EXERCISE DETAILS: Identify each line in the material below that contains the word "stone", and copy every such line in full.

— start of RECORDED INFORMATION —

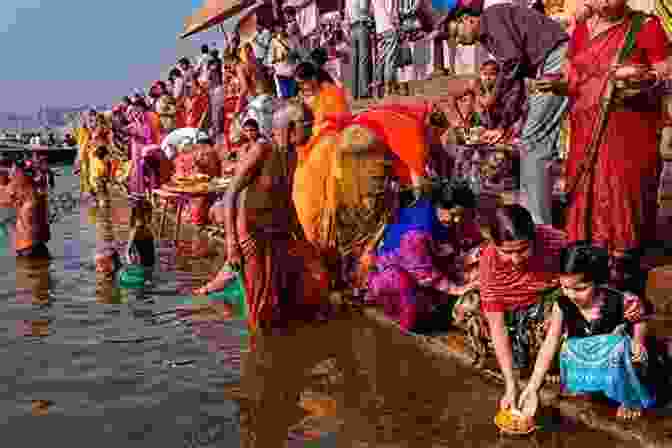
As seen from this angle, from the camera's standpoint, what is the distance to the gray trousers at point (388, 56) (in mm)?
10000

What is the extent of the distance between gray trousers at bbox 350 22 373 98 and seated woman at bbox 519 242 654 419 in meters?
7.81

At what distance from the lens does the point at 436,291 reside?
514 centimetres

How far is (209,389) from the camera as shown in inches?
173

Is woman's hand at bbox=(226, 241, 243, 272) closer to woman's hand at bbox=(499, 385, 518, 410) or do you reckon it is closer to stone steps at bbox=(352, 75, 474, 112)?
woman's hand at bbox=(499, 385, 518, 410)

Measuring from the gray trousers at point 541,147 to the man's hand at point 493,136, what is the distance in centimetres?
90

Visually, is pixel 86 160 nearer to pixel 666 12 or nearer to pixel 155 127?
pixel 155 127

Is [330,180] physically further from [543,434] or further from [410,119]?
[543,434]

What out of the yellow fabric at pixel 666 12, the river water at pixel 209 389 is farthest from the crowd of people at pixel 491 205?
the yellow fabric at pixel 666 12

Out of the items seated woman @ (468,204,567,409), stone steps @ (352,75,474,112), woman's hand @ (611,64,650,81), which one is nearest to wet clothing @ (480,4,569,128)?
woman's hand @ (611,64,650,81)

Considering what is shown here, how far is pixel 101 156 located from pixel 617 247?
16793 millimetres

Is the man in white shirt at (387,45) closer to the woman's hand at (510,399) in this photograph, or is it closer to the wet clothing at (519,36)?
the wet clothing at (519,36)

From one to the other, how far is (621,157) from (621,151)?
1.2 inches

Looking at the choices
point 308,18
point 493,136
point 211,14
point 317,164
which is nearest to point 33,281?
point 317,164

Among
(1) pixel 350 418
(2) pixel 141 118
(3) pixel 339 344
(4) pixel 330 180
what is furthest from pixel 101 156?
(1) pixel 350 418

— end of RECORDED INFORMATION —
— start of RECORDED INFORMATION —

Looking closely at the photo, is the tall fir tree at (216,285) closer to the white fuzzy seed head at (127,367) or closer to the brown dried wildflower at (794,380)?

— end of RECORDED INFORMATION —
— start of RECORDED INFORMATION —

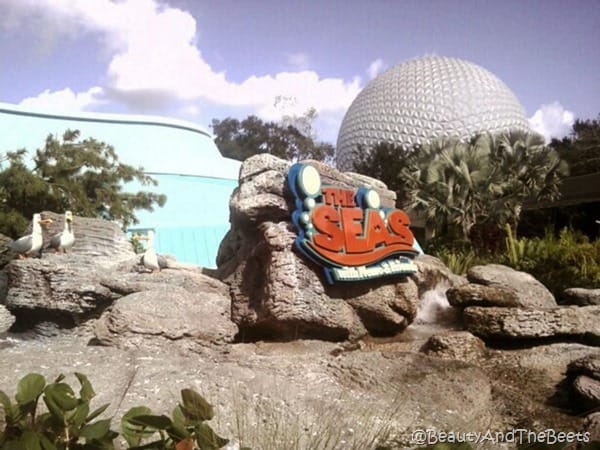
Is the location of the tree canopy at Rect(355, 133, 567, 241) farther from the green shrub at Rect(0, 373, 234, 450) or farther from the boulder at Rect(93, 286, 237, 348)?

— end of RECORDED INFORMATION —

SOLUTION BELOW:
Is woman's hand at bbox=(226, 241, 243, 272) closer to woman's hand at bbox=(499, 385, 518, 410) or do you reckon it is closer to stone steps at bbox=(352, 75, 474, 112)?
Out of the items seated woman @ (468,204,567,409), stone steps @ (352,75,474,112), woman's hand @ (611,64,650,81), which one is nearest to wet clothing @ (480,4,569,128)?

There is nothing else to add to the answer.